Zu den weiteren erfolgreichen Auftritten des Sängers gehören Ernani in Verdis gleichnamiger Oper, Edgar (Donizettis Lucia di Lammermoor), Enzo (La Gioconda von Ponchielli), Raul (Meyerbeers Hugenotten). Johannes von Leiden („Der Prophet“ von Meyerbeer), Samson („Samson und Delilah“ von Saint-Saens). Am Ende seiner Gesangskarriere trat er auch in veristischen Partien auf. 1903 wurden eine Reihe von Fragmenten und Arien aus Opern, die von Tamagno aufgeführt wurden, auf Schallplatten aufgenommen. 1904 verließ der Sänger die Bühne. In den letzten Jahren nahm er am politischen Leben seiner Geburtsstadt Turin teil, kandidierte für die Stadtwahlen (1904). Tamagno starb am 31. August 1905 in Varese.

Tamagno besaß das hellste Talent eines dramatischen Tenors, mit einem kraftvollen Klang und einem dichten Klang in allen Registern. Bis zu einem gewissen Grad wurde dies (neben Vorteilen) zu einem gewissen Nachteil. So schrieb Verdi auf der Suche nach einem geeigneten Kandidaten für die Rolle des Othello: „Tamagno wäre in vielerlei Hinsicht sehr geeignet, aber in vielen, vielen anderen ist er nicht geeignet. Es gibt weite und ausgedehnte legierte Phrasen, die auf mezza voche serviert werden sollten, was für ihn absolut unzugänglich ist … Das beunruhigt mich sehr. Der berühmte Sänger G. Lauri-Volpi zitiert in seinem Buch „Vocal Parallels“ diesen Satz aus Verdis Brief an den Verleger Giulio Ricordi weiter: „Tamagno benutzte, um die Klangfülle seiner Stimme zu erhöhen, die Nasennebenhöhlen und füllte sie aus mit Luft durch Absenken des Gaumenvorhangs und Zwerchfell-Bauchatmung. Unweigerlich kam und trat ein Lungenemphysem auf, das ihn zwang, die Bühne zur goldenen Zeit zu verlassen, und ihn bald ins Grab brachte.

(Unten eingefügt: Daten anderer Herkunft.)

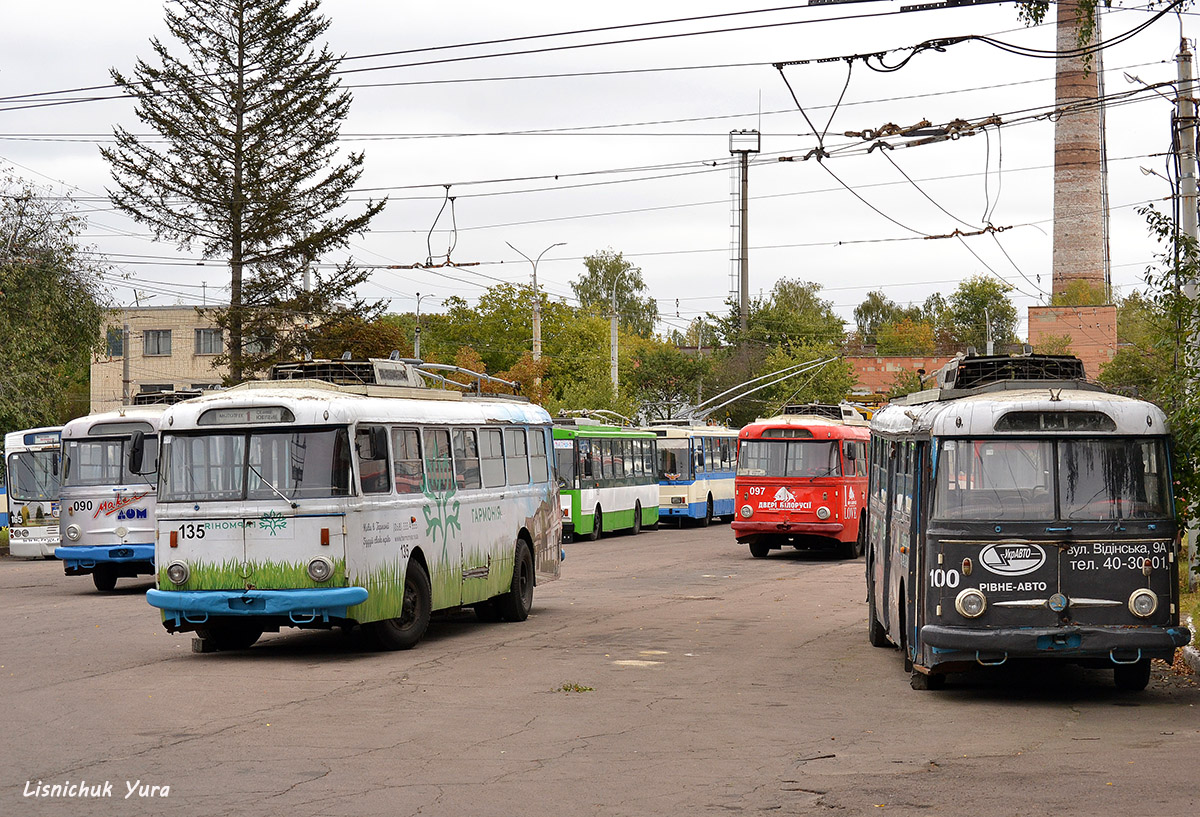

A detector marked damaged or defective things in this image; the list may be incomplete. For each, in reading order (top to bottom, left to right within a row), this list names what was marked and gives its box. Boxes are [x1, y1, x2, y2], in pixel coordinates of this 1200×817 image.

cracked asphalt [2, 523, 1200, 815]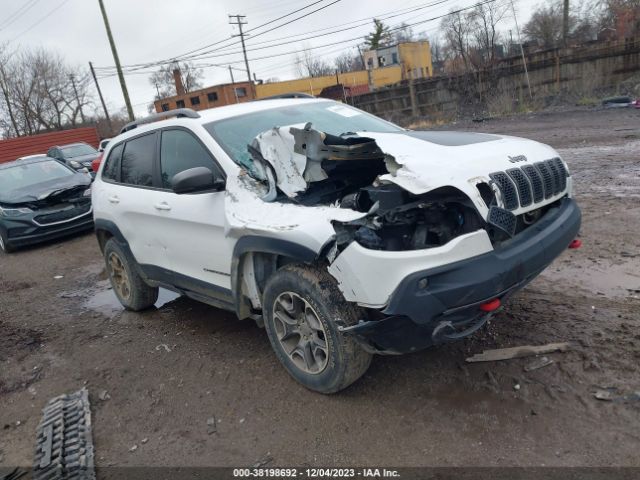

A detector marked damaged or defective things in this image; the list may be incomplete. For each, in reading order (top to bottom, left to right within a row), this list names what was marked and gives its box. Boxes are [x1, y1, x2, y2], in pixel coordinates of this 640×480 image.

shattered windshield [205, 102, 402, 173]
crumpled hood [0, 172, 91, 204]
damaged front bumper [340, 197, 580, 354]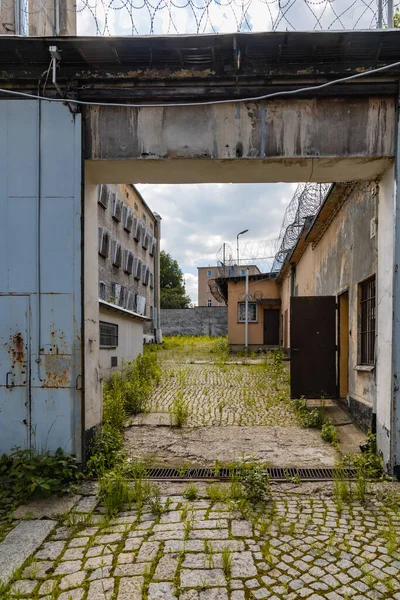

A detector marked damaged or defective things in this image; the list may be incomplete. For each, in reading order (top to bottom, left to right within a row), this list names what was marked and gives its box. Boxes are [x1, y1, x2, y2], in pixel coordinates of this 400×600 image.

rusty metal gate [290, 296, 336, 398]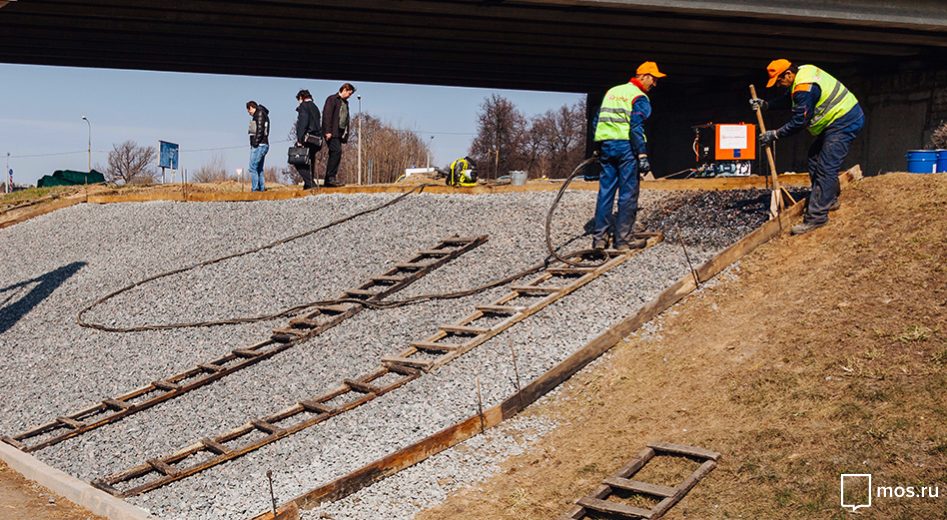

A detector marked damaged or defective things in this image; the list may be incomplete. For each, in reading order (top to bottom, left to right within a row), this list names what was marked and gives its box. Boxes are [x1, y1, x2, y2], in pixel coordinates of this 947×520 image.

rusty rail track [1, 235, 488, 450]
rusty rail track [92, 235, 664, 496]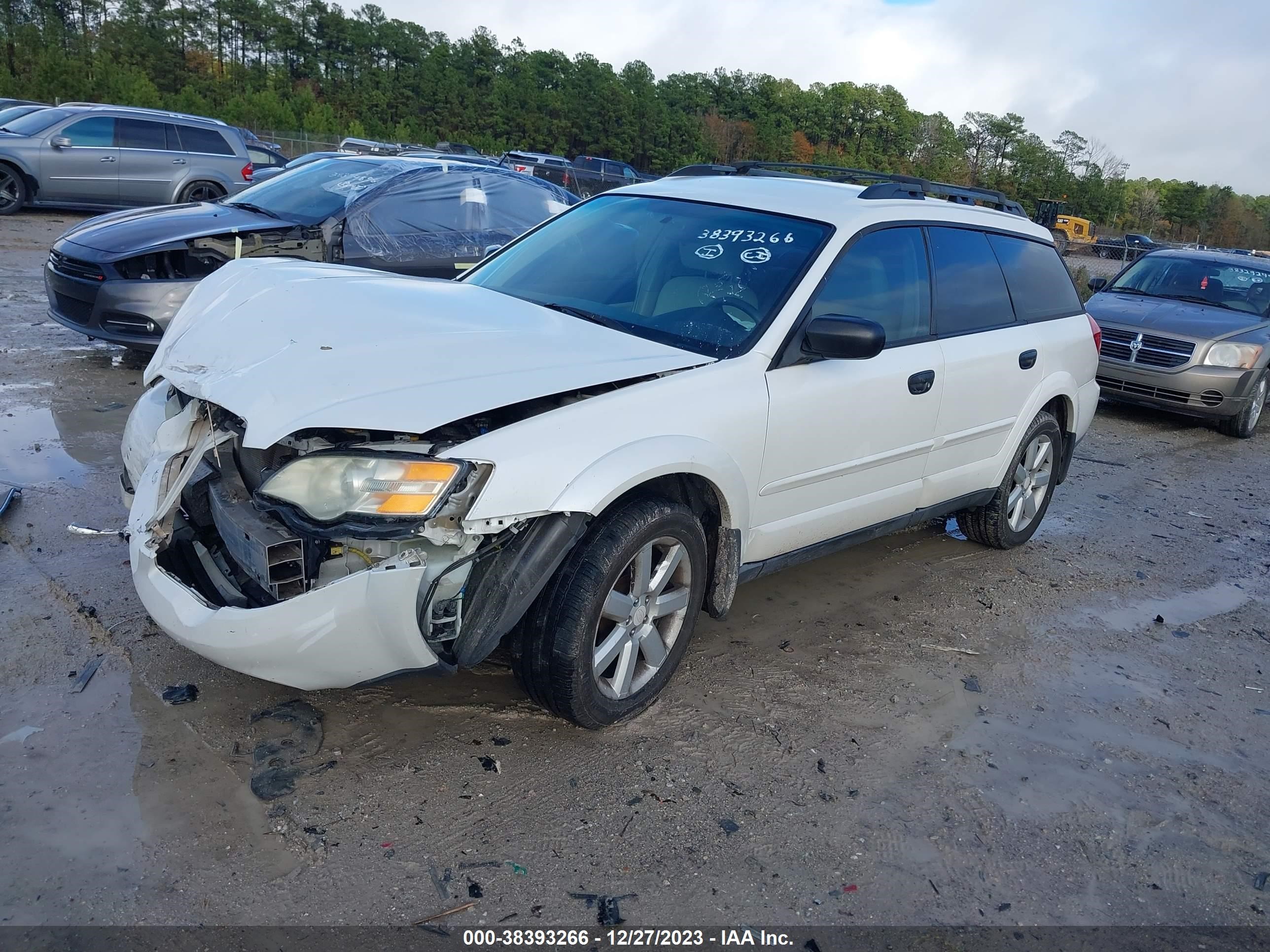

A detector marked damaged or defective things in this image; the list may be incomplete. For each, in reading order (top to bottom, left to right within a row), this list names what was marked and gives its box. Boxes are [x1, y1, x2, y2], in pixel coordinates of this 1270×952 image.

damaged front bumper [122, 388, 584, 695]
broken headlight housing [255, 452, 464, 523]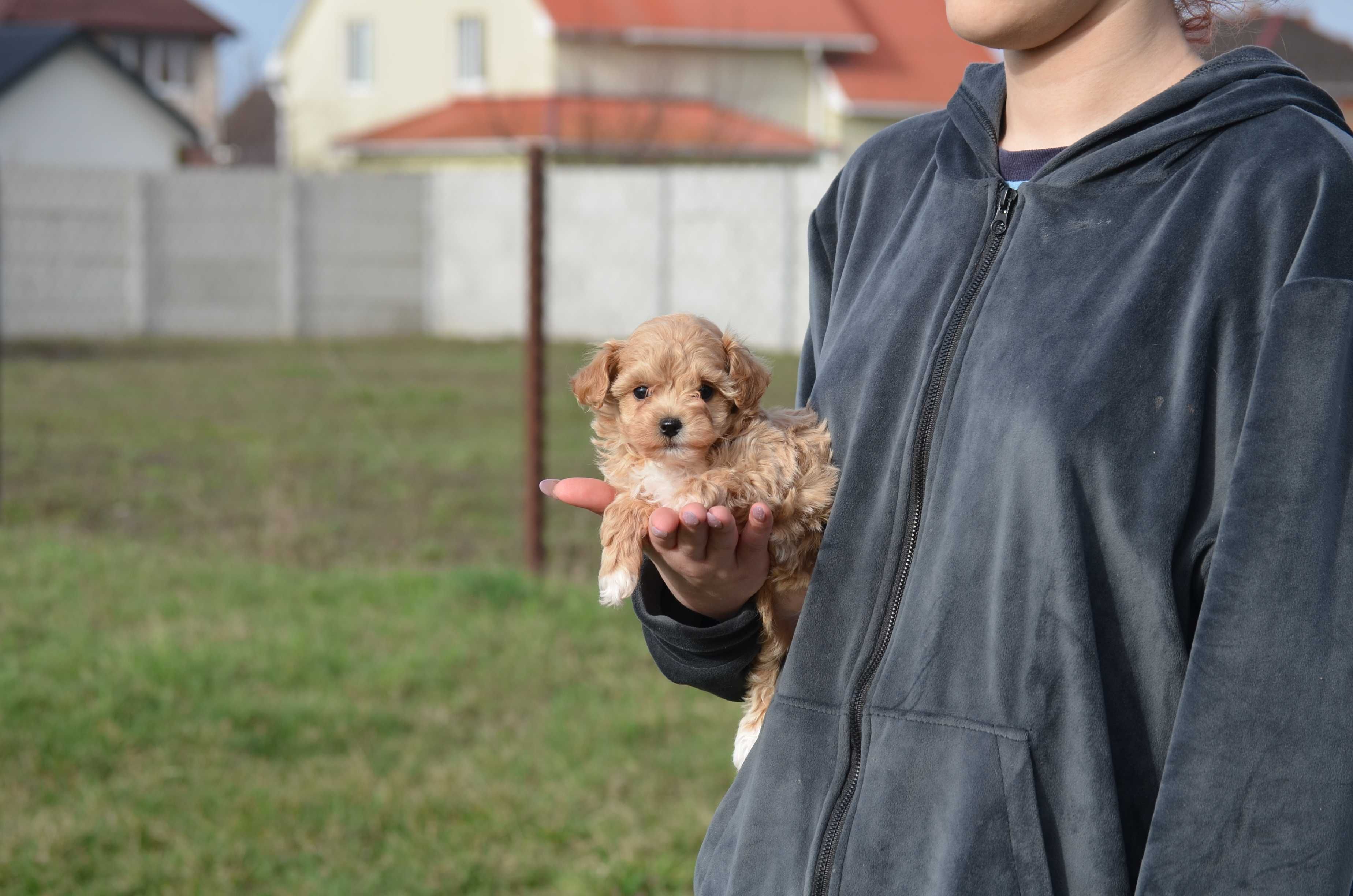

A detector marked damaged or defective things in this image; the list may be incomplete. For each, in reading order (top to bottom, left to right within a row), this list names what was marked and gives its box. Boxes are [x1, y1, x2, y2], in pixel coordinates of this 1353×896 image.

rusty metal pole [524, 143, 545, 571]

Das ist natürlich die Meinung einer Kollegin in der Gesangswerkstatt, die bekanntermaßen ebenso einsichtig wie voreingenommen gegenüber ihren Kollegen ist. Es ist unmöglich, dem großen Italiener weder die Schönheit des Klangs, noch die brillante Beherrschung des Atmens und die tadellose Diktion, noch das Temperament wegzunehmen.

Seine Kunst ist für immer in die Schatzkammer des klassischen Opernerbes eingegangen.